What about R packages? You should cite these at the relevant points in your methods section. For example, for caper
(we’ll return to what this does later in the book) we might write
We fitted phylogenetic generalised least squares (PGLS) models using the R package caper version 1.0.1 (Orme et al. 2018).
To find out what the citation is for an R package we also use the function citation
but this time specify the package
citation(package = "caper")
##
## To cite package 'caper' in publications use:
##
## Orme D, Freckleton R, Thomas G, Petzoldt T, Fritz S, Isaac N, Pearse W (2018).
## _caper: Comparative Analyses of Phylogenetics and Evolution in R_. R package
## version 1.0.1, <https://CRAN.R-project.org/package=caper>.
##
## A BibTeX entry for LaTeX users is
##
## @Manual{,
## title = {caper: Comparative Analyses of Phylogenetics and Evolution in R},
## author = {David Orme and Rob Freckleton and Gavin Thomas and Thomas Petzoldt and Susanne Fritz and Nick Isaac and Will Pearse},
## year = {2018},
## note = {R package version 1.0.1},
## url = {https://CRAN.R-project.org/package=caper},
## }
##
## ATTENTION: This citation information has been auto-generated from the package
## DESCRIPTION file and may need manual editing, see 'help("citation")'.
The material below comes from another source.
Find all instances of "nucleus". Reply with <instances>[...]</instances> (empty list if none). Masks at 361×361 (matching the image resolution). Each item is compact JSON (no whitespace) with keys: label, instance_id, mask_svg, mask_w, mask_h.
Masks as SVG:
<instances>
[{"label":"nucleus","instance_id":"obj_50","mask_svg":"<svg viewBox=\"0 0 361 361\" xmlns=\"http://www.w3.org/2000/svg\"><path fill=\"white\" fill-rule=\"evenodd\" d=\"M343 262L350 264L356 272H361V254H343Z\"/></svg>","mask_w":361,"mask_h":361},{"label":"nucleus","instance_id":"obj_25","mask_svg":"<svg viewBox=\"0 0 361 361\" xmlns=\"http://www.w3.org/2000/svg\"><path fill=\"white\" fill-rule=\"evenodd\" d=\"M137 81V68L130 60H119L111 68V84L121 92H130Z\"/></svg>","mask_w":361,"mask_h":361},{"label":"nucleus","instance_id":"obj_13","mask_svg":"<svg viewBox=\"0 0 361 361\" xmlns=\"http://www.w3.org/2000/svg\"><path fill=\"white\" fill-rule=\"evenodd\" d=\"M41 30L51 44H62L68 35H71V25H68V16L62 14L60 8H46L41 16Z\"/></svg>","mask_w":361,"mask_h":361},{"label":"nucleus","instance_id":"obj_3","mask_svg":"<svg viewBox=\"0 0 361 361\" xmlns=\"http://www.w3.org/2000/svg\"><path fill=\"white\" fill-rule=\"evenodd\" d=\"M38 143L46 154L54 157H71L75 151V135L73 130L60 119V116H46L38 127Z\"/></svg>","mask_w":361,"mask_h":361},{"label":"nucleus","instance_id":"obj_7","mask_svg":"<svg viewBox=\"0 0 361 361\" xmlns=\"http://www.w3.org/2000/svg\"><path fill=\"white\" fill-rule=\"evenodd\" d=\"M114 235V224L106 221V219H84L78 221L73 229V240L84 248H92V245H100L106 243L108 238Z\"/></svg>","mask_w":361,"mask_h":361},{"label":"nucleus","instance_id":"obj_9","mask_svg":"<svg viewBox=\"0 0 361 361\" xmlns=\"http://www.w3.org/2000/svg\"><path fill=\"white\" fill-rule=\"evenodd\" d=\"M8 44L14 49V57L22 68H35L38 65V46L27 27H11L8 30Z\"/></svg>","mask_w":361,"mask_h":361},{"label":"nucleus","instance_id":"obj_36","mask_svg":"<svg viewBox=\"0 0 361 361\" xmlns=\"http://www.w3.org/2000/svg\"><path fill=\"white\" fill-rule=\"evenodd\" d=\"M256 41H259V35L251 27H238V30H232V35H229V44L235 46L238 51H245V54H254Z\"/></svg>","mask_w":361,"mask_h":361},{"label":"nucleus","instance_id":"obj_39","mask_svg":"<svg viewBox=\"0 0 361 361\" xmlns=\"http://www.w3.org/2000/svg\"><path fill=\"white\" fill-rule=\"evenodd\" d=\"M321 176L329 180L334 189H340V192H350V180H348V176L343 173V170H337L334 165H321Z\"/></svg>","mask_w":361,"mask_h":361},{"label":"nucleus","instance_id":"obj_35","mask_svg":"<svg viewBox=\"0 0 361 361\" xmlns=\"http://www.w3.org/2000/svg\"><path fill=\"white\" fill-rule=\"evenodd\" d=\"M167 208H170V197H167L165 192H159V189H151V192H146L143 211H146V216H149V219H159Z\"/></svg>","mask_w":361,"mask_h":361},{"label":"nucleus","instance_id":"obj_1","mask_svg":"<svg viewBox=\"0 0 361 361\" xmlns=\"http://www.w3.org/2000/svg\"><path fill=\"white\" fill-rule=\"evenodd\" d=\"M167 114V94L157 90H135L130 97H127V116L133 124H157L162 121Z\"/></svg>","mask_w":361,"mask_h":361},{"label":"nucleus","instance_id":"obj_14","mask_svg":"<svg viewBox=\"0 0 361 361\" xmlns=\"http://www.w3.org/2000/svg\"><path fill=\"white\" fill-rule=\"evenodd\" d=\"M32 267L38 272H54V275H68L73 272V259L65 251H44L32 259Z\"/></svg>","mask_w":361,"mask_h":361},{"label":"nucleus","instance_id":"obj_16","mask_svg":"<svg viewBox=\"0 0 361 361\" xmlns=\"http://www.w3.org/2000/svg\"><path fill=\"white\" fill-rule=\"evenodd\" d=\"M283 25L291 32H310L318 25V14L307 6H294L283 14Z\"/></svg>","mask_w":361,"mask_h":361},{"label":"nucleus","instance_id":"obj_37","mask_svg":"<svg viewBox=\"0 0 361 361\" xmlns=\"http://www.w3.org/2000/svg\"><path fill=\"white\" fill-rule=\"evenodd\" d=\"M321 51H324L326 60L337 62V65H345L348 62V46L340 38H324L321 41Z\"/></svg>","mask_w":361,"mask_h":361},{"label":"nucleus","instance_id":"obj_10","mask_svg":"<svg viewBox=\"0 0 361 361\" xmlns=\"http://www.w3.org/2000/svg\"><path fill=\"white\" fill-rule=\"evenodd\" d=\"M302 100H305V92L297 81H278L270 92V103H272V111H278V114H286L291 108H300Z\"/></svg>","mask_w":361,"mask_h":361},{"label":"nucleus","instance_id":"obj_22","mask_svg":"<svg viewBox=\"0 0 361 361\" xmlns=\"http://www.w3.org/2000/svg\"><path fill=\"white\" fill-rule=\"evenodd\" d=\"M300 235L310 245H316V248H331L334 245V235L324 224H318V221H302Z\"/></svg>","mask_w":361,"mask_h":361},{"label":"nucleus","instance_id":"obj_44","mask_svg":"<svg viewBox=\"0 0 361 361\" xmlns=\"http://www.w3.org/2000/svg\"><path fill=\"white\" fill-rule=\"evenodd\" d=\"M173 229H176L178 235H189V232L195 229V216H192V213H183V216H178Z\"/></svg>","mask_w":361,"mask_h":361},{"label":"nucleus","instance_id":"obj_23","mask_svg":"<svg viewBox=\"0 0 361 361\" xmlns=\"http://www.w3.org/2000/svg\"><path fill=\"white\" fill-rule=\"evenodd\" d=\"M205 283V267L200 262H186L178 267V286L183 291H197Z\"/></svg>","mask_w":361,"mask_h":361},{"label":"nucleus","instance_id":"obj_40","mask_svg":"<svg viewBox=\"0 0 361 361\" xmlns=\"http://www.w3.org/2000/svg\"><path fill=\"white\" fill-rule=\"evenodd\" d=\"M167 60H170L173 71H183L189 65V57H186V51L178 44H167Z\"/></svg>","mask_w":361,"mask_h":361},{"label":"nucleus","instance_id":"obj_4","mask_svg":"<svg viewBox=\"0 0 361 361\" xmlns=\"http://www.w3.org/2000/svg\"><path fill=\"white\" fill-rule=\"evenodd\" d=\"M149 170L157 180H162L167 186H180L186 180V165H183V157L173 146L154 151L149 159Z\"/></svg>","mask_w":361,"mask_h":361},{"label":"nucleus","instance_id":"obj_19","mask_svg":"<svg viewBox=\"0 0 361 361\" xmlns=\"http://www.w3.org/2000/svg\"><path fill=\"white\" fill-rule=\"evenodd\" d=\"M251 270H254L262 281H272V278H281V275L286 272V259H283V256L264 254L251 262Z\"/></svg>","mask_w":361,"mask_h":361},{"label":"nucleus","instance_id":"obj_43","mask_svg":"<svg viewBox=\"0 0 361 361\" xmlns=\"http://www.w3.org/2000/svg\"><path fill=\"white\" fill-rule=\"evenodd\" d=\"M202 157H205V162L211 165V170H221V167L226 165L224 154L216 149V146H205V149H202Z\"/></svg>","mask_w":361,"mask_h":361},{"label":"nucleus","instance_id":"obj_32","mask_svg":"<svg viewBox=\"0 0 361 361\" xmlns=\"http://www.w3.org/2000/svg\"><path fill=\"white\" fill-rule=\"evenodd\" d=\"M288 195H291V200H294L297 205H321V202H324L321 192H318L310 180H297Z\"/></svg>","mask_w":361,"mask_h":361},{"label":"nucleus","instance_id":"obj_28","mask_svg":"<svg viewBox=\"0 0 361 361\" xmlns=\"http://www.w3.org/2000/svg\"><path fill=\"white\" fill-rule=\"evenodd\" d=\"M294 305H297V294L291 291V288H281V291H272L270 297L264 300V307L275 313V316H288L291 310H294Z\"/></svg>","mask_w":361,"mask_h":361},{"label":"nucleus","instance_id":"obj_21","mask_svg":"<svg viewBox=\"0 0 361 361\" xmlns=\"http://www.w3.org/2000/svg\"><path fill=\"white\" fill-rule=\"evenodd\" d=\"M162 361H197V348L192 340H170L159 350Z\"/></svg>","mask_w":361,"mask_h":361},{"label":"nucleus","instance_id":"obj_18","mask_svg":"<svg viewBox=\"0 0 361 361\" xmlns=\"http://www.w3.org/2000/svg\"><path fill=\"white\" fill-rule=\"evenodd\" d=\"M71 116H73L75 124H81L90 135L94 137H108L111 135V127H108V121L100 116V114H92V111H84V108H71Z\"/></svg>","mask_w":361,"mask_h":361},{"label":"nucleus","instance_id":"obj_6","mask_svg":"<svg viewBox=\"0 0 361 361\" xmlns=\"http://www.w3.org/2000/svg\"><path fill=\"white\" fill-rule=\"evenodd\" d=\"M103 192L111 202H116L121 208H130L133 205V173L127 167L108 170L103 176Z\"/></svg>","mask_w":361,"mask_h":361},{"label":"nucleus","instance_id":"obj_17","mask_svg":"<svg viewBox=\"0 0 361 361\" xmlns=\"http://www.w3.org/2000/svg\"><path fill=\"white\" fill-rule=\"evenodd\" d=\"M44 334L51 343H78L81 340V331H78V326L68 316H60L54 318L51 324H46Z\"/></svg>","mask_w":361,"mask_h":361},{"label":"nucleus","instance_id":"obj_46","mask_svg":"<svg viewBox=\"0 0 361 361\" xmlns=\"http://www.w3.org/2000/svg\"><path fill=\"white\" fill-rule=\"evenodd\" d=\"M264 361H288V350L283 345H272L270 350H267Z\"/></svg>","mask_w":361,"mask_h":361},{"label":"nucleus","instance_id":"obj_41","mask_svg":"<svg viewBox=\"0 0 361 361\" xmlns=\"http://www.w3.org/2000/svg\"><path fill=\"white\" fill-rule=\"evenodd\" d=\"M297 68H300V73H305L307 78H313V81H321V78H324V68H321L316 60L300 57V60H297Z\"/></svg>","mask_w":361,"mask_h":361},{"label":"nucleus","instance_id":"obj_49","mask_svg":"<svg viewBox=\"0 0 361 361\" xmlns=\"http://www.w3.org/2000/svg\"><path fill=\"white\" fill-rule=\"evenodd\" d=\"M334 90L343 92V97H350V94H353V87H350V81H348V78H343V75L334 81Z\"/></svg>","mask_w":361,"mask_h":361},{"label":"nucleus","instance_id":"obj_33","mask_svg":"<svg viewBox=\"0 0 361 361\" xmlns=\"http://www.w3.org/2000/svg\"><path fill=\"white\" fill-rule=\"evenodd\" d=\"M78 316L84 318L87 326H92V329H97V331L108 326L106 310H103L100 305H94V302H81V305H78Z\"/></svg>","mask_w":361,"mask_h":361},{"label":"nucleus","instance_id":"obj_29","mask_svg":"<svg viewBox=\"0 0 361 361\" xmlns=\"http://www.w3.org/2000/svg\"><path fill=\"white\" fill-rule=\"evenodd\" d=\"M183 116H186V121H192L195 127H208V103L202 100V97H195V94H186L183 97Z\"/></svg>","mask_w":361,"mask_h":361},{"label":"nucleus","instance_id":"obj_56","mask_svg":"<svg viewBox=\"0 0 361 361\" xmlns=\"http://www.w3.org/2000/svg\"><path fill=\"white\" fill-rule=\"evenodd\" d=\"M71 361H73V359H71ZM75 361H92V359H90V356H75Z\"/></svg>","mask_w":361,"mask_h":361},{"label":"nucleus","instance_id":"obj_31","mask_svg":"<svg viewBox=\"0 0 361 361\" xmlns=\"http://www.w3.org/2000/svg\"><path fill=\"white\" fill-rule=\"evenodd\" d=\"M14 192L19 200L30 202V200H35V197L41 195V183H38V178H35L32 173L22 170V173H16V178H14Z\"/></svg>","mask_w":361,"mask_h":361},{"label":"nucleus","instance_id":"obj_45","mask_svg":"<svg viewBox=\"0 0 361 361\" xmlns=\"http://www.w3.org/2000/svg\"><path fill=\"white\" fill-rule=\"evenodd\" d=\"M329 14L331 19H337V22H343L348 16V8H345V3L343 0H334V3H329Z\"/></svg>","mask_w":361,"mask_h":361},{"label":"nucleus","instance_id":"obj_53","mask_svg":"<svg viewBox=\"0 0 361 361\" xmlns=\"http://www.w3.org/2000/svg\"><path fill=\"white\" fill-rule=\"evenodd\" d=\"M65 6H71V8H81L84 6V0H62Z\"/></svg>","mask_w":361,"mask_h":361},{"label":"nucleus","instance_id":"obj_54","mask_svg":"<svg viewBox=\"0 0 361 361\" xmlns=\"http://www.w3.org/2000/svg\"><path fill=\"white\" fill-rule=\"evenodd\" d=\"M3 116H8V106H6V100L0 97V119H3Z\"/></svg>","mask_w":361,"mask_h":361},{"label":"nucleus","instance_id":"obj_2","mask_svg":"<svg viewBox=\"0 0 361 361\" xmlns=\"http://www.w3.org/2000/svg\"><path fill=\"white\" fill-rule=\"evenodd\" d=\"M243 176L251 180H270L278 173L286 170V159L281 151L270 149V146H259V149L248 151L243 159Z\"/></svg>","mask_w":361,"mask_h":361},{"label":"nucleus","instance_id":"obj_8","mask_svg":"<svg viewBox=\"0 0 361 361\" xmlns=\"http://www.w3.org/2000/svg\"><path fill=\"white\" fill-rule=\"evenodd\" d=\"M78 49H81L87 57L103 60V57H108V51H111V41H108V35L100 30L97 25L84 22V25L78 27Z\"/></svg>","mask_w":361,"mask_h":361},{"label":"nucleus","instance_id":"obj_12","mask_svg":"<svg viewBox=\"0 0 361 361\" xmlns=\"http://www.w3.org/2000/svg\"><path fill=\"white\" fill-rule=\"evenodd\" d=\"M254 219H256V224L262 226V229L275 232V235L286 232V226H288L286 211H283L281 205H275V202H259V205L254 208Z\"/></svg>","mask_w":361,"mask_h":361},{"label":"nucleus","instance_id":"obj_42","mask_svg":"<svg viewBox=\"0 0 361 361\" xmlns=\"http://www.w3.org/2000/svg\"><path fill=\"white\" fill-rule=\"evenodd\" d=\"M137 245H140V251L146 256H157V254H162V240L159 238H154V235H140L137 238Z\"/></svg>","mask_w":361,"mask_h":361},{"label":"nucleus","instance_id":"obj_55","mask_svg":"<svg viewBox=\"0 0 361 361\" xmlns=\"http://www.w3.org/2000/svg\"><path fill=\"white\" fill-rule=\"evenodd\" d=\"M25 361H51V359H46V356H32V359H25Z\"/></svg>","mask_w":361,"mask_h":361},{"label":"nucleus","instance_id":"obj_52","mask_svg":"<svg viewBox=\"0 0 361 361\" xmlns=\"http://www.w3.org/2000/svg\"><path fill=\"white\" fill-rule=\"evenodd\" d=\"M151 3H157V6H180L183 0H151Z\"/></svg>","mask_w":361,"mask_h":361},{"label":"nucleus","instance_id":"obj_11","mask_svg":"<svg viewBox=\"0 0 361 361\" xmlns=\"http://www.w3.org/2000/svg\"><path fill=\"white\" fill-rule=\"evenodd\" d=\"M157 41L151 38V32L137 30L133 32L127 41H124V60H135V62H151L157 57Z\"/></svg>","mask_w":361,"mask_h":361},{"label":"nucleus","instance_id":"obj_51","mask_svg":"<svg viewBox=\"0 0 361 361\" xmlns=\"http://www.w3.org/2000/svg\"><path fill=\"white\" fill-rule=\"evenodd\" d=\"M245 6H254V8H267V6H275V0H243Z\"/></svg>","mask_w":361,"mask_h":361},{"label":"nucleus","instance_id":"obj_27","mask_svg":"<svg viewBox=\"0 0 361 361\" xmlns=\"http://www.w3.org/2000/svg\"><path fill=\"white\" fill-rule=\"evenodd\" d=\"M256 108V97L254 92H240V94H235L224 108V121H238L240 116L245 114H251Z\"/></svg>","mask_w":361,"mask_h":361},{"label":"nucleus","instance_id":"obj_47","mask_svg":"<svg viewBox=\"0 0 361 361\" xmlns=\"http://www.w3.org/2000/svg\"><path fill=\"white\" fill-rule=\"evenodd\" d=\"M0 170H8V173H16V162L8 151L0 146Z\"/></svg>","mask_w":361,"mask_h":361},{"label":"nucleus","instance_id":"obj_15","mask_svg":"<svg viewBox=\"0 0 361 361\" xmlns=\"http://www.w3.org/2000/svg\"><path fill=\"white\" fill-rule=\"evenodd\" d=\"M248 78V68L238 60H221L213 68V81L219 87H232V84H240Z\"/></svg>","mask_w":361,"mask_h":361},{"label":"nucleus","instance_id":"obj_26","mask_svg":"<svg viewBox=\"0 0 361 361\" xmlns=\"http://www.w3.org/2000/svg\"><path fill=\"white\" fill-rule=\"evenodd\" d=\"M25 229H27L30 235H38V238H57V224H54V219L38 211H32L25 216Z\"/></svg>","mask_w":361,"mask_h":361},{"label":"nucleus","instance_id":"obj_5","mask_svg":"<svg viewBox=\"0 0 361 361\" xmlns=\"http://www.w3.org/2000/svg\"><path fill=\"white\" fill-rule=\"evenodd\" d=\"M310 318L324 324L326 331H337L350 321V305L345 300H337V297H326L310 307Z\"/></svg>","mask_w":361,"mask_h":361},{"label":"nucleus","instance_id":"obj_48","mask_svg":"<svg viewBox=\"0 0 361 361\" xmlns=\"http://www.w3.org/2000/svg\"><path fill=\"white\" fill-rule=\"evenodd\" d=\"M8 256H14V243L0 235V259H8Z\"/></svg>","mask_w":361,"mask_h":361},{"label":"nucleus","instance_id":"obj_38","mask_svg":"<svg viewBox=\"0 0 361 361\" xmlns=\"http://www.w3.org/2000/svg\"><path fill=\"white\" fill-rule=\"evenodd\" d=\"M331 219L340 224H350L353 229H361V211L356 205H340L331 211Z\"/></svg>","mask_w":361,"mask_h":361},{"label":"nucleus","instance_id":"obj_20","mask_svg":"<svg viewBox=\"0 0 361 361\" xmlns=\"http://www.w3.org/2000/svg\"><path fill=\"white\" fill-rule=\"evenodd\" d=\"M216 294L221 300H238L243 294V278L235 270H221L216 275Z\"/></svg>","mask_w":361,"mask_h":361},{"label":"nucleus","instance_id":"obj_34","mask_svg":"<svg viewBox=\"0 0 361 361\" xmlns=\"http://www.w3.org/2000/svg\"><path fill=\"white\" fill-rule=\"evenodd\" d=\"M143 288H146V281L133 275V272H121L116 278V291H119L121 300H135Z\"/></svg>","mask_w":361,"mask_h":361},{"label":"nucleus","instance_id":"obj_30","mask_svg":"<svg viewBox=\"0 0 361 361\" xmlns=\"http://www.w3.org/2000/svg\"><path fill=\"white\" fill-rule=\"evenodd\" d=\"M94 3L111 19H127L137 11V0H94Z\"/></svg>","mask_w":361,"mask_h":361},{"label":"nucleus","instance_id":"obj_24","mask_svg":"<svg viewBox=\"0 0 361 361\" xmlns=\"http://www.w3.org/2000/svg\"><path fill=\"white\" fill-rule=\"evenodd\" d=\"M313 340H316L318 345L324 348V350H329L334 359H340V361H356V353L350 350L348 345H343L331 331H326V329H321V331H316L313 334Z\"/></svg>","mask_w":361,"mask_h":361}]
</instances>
Usually package citations contain the version number, but if not you can get the version using
packageVersion("caper")
## [1] '1.0.1'
An additional benefit to citing R packages is that it helps people understand exactly what you did. It’s possible there are multiple ways to run a PGLS model, but if your report says you used caper
, it’s easy for a reader to check how caper
does it and to know exactly what you did. This helps people reproduce your analysis, and can also help you prove to anyone assessing your work that you know what you are doing!
Acknowledgements
Thanks to the many generations of postdocs and students who have taken courses with me and helped me to hone these materials. And to the many others out there teaching PCMs and writing tutorials that helped me learn these methods in the first place, especially Luke Harmon, Brian O’Meara, David Orme, Sam Price, Dan Rabosky, Liam Revell and Graham Slater. Also thanks to everyone for test running these materials.
Particular thanks to the authors of the R packages used and cited in this book. None of this would be possible without them. Do not forget to cite the packages you use in your own work. And if you meet one of them in person, buy them a beer/cake/coffee to say thank you!
Best of luck to you all, and happy PCM-ing!